- Task requirements -
Pick up the court eFiling FAQ below after its last sentence and carry it forward.

How do I submit a proposed order or proposed judgment?

Proposed orders and proposed judgments should be electronically filed as a separate document. The Proof of Service should not be attached to the proposed order/judgment; instead, the proof of service should be submitted electronically as a separate document. At this time, the court only requires the eFiler to electronically file a proposed order/judgment in a PDF format; an editable word-processing version pursuant to California Rules of Court, rule 3.1312(c)(2), is not required.

If a proposed order is submitted after a hearing, include a “Message to Clerk” with information about the previous hearing date.

When eFiling a proposed order, the document filing name and security setting will indicate the proposed order/judgment is “confidential.” The reason for this “confidential” designation is so the order/judgment will not appear on the court’s case management system as filed unless it is signed by the Judge.

Note: If an order or judgment is to be filed under seal, do not eFile; documents to be filed under seal or conditionally under seal are ineligible for eFiling.

Finally for proposed orders, Local Rule 591 provides, “Unless otherwise provided by the Court, statute or Rule of Court, a minute order granting, denying, sustaining, overruling, or ordering off calendar, will be all that is required and no signed order is necessary.”


How will I know when my proposed order or proposed judgment is signed?

At this time, eFiled proposed orders and proposed judgments will be processed the same as manually submitted proposed orders/judgments. It will not be returned electronically to the EFSP. If signed and filed, entry of the order/judgment will appear on the Court Access Portal (CAP).


How do I redact a document to ensure sensitive information is not accessible in a document I eFile?

Please refer to your EFSP’s website for guidance on how to properly redact information from documents.

Improperly redacting PDFs may place you or your client(s) at risk of releasing sensitive case information. To maintain confidentiality and ensure all redactions are appropriately applied, it is imperative that you remove metadata. Metadata is hidden information embedded within a document that, with a few clicks, may reveal a document’s revision history, earlier drafts, information about the document author, file name, file path, date of creation, and so on. This information is still available and accessible, even if the document was converted to a PDF. It is your responsibility to learn more about metadata and how to remove it properly.

- Material provided -
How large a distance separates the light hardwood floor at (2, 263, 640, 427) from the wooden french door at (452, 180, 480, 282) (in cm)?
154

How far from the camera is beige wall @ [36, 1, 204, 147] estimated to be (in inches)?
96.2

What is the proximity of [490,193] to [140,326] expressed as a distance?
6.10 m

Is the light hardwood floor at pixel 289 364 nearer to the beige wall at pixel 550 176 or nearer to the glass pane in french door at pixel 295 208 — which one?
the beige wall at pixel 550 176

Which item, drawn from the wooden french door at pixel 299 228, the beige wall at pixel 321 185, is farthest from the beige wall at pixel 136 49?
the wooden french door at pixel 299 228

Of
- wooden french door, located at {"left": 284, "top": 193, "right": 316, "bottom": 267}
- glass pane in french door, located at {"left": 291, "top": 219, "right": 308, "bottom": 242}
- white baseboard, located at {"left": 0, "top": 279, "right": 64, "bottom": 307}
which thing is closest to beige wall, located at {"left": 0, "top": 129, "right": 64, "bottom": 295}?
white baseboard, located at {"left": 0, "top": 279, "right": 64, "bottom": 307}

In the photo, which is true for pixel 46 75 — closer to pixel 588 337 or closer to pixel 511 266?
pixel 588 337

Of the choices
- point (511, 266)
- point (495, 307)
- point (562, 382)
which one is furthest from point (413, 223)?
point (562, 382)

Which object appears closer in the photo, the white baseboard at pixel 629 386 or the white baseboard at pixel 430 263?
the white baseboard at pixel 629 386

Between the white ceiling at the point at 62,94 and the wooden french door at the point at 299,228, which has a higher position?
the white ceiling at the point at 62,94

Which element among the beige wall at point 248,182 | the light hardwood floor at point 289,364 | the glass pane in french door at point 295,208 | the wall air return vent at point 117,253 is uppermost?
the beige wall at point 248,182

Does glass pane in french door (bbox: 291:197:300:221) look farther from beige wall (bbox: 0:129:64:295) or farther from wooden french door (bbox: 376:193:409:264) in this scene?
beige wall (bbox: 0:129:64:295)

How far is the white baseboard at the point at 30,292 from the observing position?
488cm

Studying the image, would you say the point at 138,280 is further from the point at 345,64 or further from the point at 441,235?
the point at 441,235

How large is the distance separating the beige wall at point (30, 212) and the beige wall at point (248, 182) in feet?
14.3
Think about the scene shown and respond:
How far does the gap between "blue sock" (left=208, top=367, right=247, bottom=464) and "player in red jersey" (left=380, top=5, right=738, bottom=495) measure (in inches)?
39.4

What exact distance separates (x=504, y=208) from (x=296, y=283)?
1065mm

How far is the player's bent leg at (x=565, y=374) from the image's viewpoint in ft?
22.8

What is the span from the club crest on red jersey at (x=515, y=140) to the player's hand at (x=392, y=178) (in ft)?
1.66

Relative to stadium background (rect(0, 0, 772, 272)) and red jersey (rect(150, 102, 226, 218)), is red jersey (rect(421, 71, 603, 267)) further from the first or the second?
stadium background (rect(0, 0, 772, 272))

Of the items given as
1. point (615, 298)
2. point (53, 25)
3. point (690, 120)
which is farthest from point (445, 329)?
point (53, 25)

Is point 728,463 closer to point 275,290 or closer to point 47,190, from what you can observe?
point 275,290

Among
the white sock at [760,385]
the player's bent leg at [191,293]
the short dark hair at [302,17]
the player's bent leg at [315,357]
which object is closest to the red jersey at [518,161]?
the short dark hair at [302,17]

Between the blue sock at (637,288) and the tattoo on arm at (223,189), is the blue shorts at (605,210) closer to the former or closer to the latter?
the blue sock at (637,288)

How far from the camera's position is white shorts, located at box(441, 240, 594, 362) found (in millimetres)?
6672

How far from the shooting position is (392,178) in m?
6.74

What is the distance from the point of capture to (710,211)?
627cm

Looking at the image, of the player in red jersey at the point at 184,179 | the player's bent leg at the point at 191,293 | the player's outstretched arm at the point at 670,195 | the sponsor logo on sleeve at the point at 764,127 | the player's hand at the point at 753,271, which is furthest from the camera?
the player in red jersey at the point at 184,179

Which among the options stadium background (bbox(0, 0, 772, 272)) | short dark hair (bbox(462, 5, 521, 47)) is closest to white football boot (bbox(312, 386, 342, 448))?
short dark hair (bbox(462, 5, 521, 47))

- Answer for this exercise -
Can I eFile a confidential document?

Yes. The document may be eFiled as long as the case type and document filing name are available as a filing option. Be mindful that selecting the correct case type and document filing name is important because whether the document is viewable by the public is affected by that selection. Document filing names in which a document’s security is designated as confidential will have restricted public access at the level required for the case type or document filing name. Choosing the incorrect case type or document filing name for an eFiled document may result in it being made available to the public.

Note: Documents in sealed cases or to be filed under seal or conditionally under seal may not be eFiled.


What if I cannot find the document filing name for the document I am eFiling?

First, check whether the type of document is eligible for eFiling and, if not, do not eFile. If the document is eligible for eFiling and does not have a corresponding document filing name, you must use one that most closely describes your filing. You may also use a generic document filing name and include an explanation for the selection in a “Message to the Clerk”.

Note: If a document should have a “confidential” security level ascribed to it, using an incorrect or a generic document filing name may result in the document being available to the public. Using an incorrect document filing name may also result in the document being rejected.


How do I eFile a motion or application to file a document conditionally under seal?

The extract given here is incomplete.